The problem: Omit the images and return the remaining entries unchanged.
Information supplied Start Marker
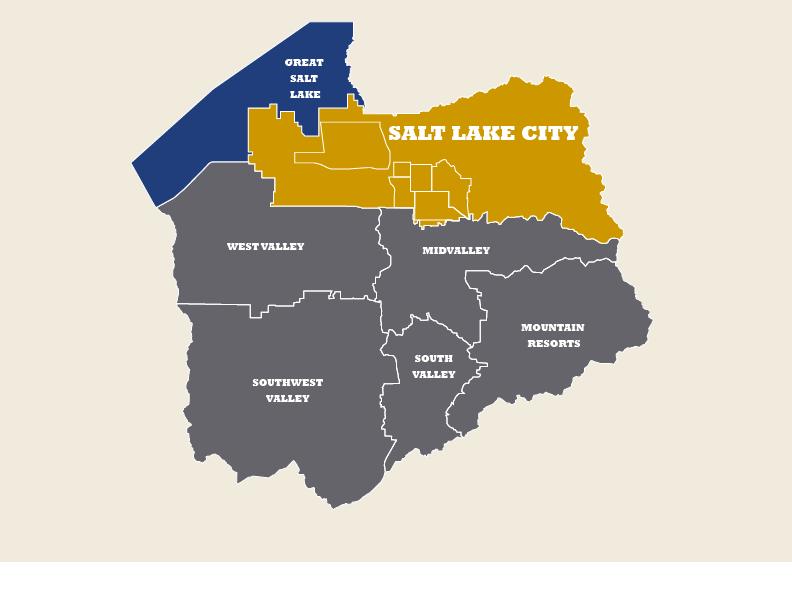 Salt Lake City, Utah Tourism | Visit Salt Lake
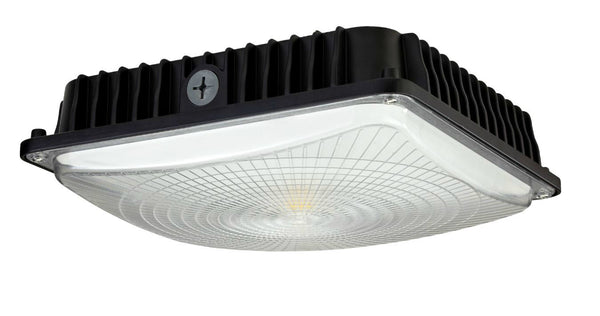 04.01-LAGOS Series LED Parking Garage & Canopy Lights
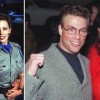 Jean-Claude Van Damme reveals Kylie Minogue affair, ex-wife 'shocked'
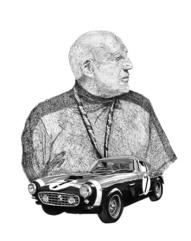 https://fineartamerica.com/featured/sir-stirling-moss-1961-ferrari-g-t-250-jack-pumphrey.html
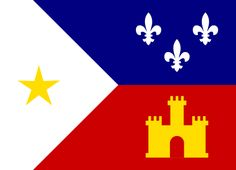 Official flag of the Acadiana region adopted by Lousisana Legislature in 1974.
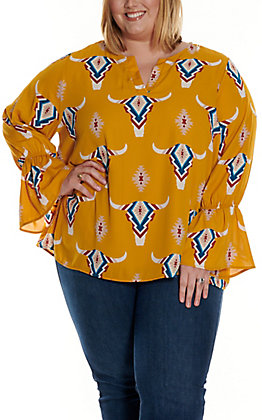 Berry N Cream Women's Mustard with Aztec Skull Print Long Sleeve Fashion Top - Plus Sizes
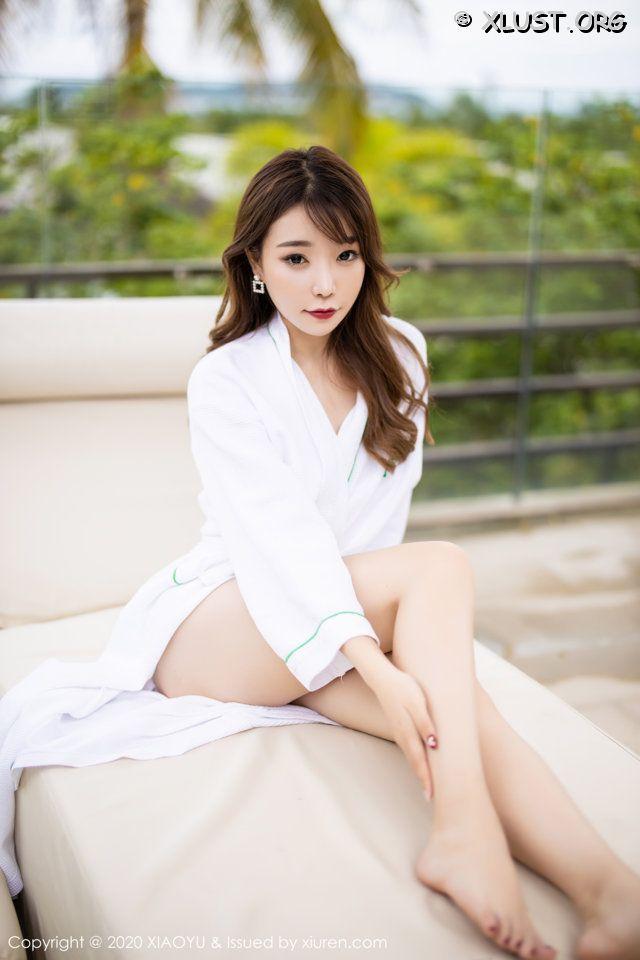 XLUST.ORG XiaoYu Vol.266 054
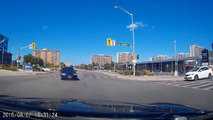 Dashcam of Brampton car crash may contradict police charge
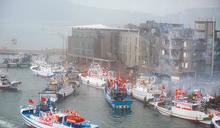 捍衛釣魚台 保釣團體今出征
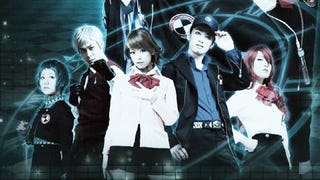 Illustration for article titled The Cast of New Persona 3 Stage Play Looks Great in Costume
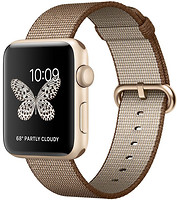 Apple Watch Series 2 (MNPP2)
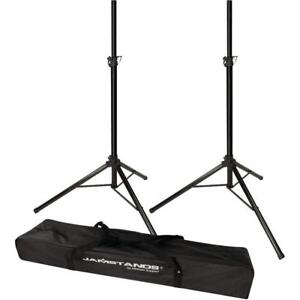 Ultimate Support - Jam Stand TS-50 (NEUF)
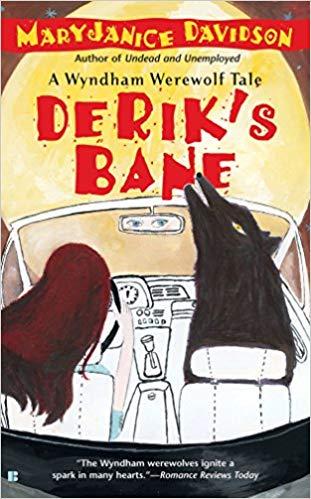 Guest Review: Derik's Bane by MaryJanice Davidson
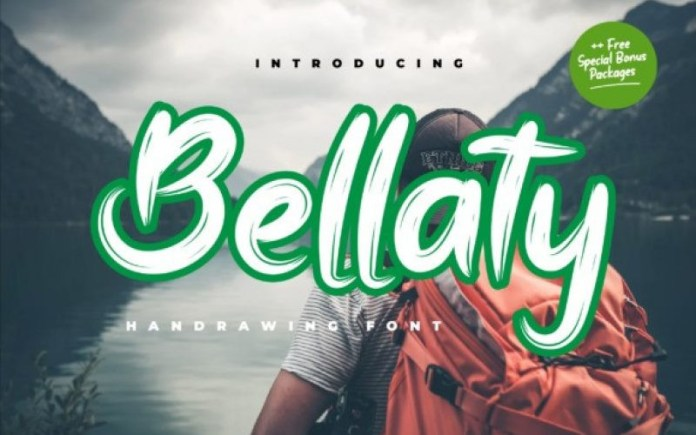 Bellaty Font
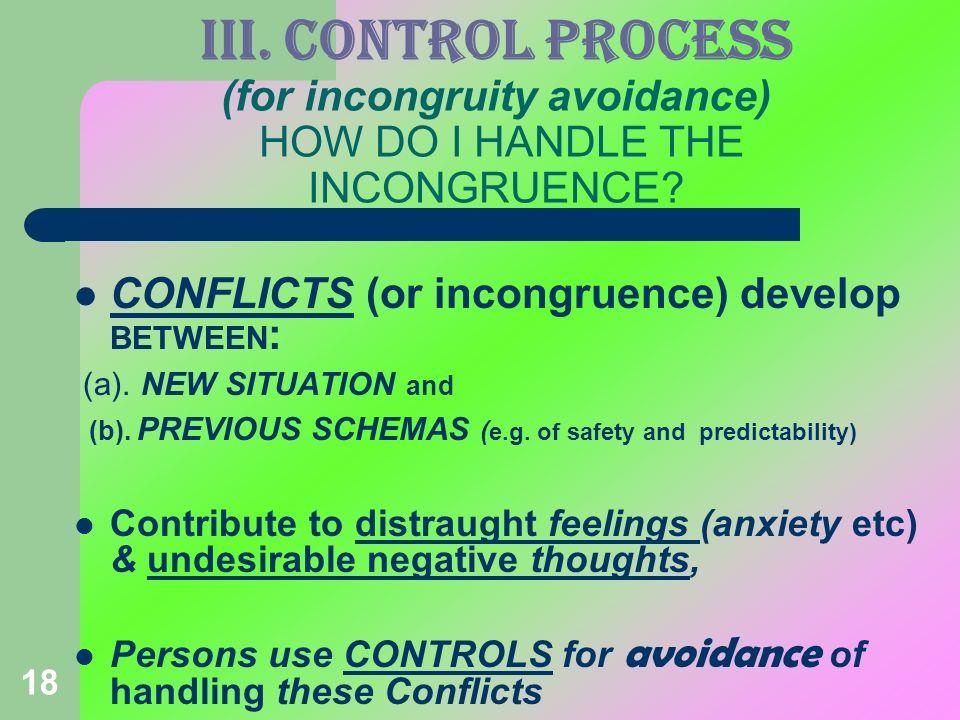 III. CONTROL PROCESS (for incongruity avoidance) HOW DO I HANDLE THE INCONGRUENCE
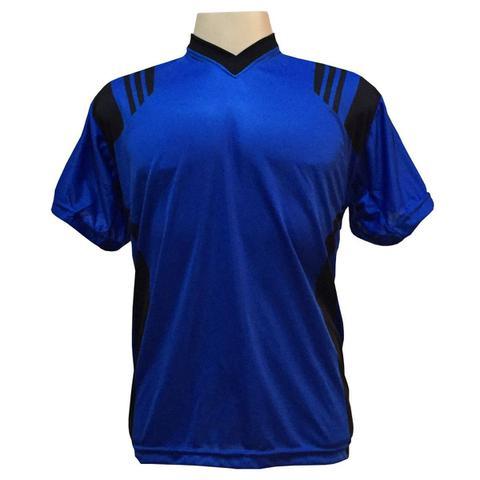 Imagem de Uniforme Completo Modelo Roma 18+1 (18 Camisas Royal Preto + d14f63527920f
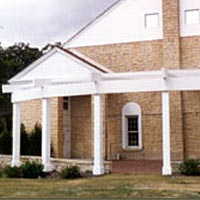 Village of Palos Park Hall with trellis donated by Palos Park Woman's Club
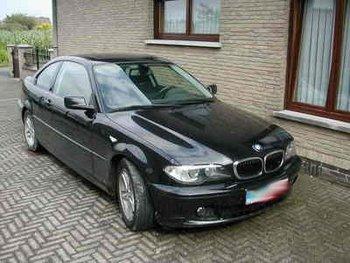 Second Hand BMW 320d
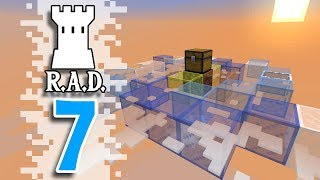 Minecraft R.a.d. - Ep07 - My Favorite Spell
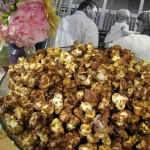 Chocolate Delight Popcorn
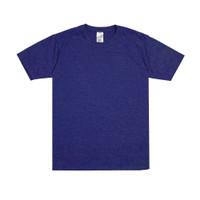 Sipolos Kaos Polos Twotone Lengan Pendek Pria dan Wanita- Blue Navy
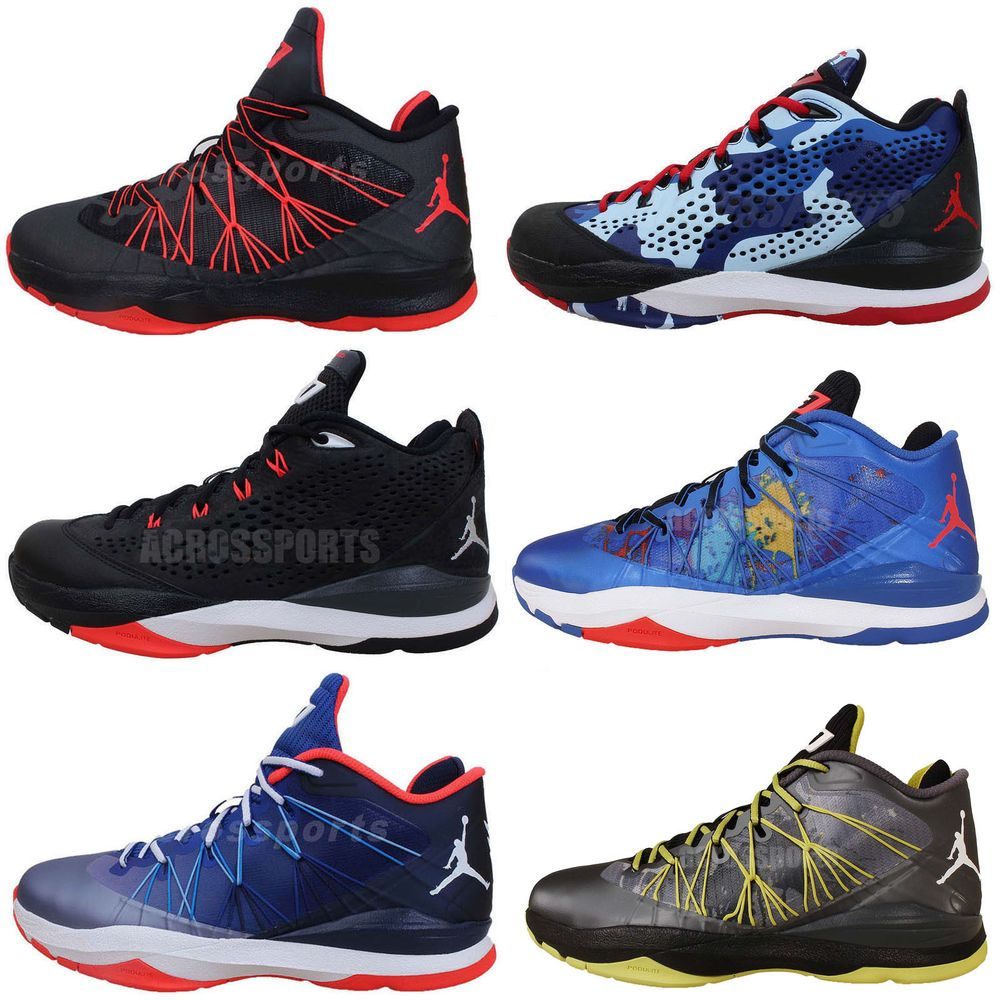 Air Jordan CP3.VII AE (Chris Paul) Basketball Shoes - Men's Sku_10333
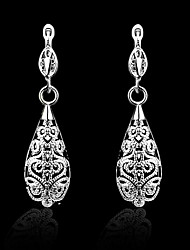 Women's Silver Drop Earrings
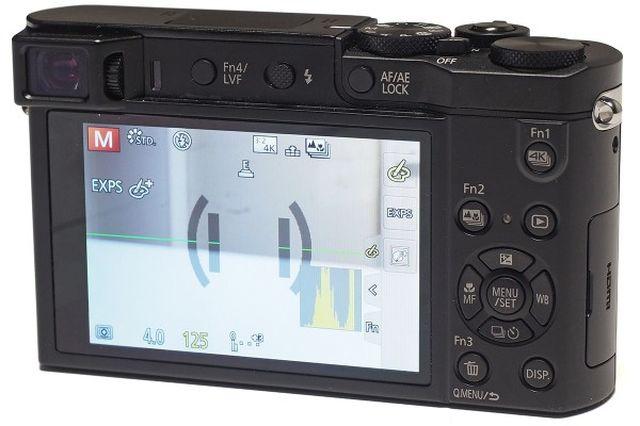 Panasonic Lumix ZS100 back view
Information supplied End Marker
Exercise result:
 Salt Lake City, Utah Tourism | Visit Salt Lake
 04.01-LAGOS Series LED Parking Garage & Canopy Lights
 Jean-Claude Van Damme reveals Kylie Minogue affair, ex-wife 'shocked'
 https://fineartamerica.com/featured/sir-stirling-moss-1961-ferrari-g-t-250-jack-pumphrey.html
 Official flag of the Acadiana region adopted by Lousisana Legislature in 1974.
 Berry N Cream Women's Mustard with Aztec Skull Print Long Sleeve Fashion Top - Plus Sizes
 XLUST.ORG XiaoYu Vol.266 054
 Dashcam of Brampton car crash may contradict police charge
 捍衛釣魚台 保釣團體今出征
 Illustration for article titled The Cast of New Persona 3 Stage Play Looks Great in Costume
 Apple Watch Series 2 (MNPP2)
 Ultimate Support - Jam Stand TS-50 (NEUF)
 Guest Review: Derik's Bane by MaryJanice Davidson
 Bellaty Font
 III. CONTROL PROCESS (for incongruity avoidance) HOW DO I HANDLE THE INCONGRUENCE
 Imagem de Uniforme Completo Modelo Roma 18+1 (18 Camisas Royal Preto + d14f63527920f
 Village of Palos Park Hall with trellis donated by Palos Park Woman's Club
 Second Hand BMW 320d
 Minecraft R.a.d. - Ep07 - My Favorite Spell
 Chocolate Delight Popcorn
 Sipolos Kaos Polos Twotone Lengan Pendek Pria dan Wanita- Blue Navy
 Air Jordan CP3.VII AE (Chris Paul) Basketball Shoes - Men's Sku_10333
 Women's Silver Drop Earrings
 Panasonic Lumix ZS100 back view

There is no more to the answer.